The summer of 1857 was that of the great Fine Arts Exhibition at Manchester. Ruskin had undertaken to give two lectures there in the course of the month of July. In order to secure uninterrupted quiet for writing them he proposed to spend a week or two at a farmhouse near the picturesque little village of Cowley, not far from Oxford, and as I was to visit friends at Oxford it was arranged that we should be there at the same time. We were much together. He read to me from his lectures as he wrote them, and the reading led to long discussion. The lectures were the first clear manifesto of the change in the main interests of his life. They were soon published under the title of The Political Economy of Art, and when reprinted, more than twenty years afterward, Ruskin gave them the name of “ A Joy Forever16 (and its price in the market).” In the preface to this edition of 1880, he wrote, “ The exposition of the truths to which I have given the chief elegy of my life will be found in the following pages, first undertaken systematically and then in logical sequence.” It will easily be understood how interesting and how fruitful to me were the talks we had while he was writing this introduction to the thought and life of his later years.

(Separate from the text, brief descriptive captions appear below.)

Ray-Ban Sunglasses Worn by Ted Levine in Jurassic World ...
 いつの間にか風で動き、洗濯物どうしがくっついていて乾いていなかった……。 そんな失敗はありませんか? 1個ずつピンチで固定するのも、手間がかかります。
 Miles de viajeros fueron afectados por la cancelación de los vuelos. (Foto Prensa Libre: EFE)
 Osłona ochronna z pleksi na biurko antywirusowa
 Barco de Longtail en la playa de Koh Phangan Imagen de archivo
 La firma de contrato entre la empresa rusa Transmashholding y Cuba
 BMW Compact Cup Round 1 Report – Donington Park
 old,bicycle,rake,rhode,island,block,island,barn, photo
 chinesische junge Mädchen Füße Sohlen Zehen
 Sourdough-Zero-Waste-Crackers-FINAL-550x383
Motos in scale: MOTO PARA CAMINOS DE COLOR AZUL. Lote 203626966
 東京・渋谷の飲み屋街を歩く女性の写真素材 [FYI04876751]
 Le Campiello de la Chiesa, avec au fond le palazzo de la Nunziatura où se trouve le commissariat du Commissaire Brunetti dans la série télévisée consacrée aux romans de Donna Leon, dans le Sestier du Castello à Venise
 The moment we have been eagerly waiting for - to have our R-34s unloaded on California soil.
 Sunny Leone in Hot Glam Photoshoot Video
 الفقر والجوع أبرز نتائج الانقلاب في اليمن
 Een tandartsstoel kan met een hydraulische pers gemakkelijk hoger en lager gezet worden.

Before the end of the summer I returned to America.

Charles Eliot Norton.

  1. Copyright, 1904, by CHARLES ELIOT NORTON.
  2. Prœterita, iii. ch. 2.
  3. This vas the Hotel du Mont Blanc of which Ruskin has written: — “to me, certainly, of all my inn homes, the most eventful, pathetic, and sacred.” Prœterita, ii. ch. 11.
  4. Prœterita, iii. ch. 3.
  5. Prœterita, ii. ch. 8.
  6. Prœterita, i. ch. 2.
  7. Ruskin: Rossetti: PreRaphaelitism. By W. M. ROSSETTI. London, 1899. Pp. 71, 72.
  8. To be found in the first volume of On the Old Road.
  9. Mr. Harrison was good enough to write down for me the next day what he had told at dinner, and since Collier’s is the only known report of this course of lectures, Mr. Harrison’s correction of it has perhaps interest enough to justify its preservation. “ Coleridge gave four types of readers, one of which I have forgotten : — 1st, Those whose minds are like an hour-glass ; what they read runs in and runs out like the sand and not a grain is retained. 2nd, Those who are like sponges, which suck up everything and give it out again in much the same state, but a little dirtied. 3rd,” [Forgotten. According to Collier, “ Strain bags who retain merely the dregs.”] “ 4th, The readers who are like the slaves in the mines of Golconda, they cast aside the dirt and dross, and preserve only the jewels.” Collier’s plainly incorrect report of this fourth class is as follows: “ Mogul diamonds, equally rare and valuable, who profit by what they read, and enable others to profit by it also.”
  10. He was there in bad health in the winter of 1840-41. See Prœterita, ii. ch. 2, for the account of his stay there.
  11. Ruskin here inserts a playful sketch of a wooden tenement house.
  12. This sentence is also illustrated by a whimsical drawing of the pass and the road.
  13. Turner’s water-color drawing of Scott’s house, Castle Street, Edinburgh.
  14. The greater part of this letter was printed in my introduction to the Brantwood edition of the Stones of Venice, 1886.
  15. The story may be found in an article in the Atlantic Monthly for June, 1889, entitled Rawdon Brown and the Gravestone of “ Banished Norfolk.”
  16. These words had been written in gold on the cornice of the great exhibition.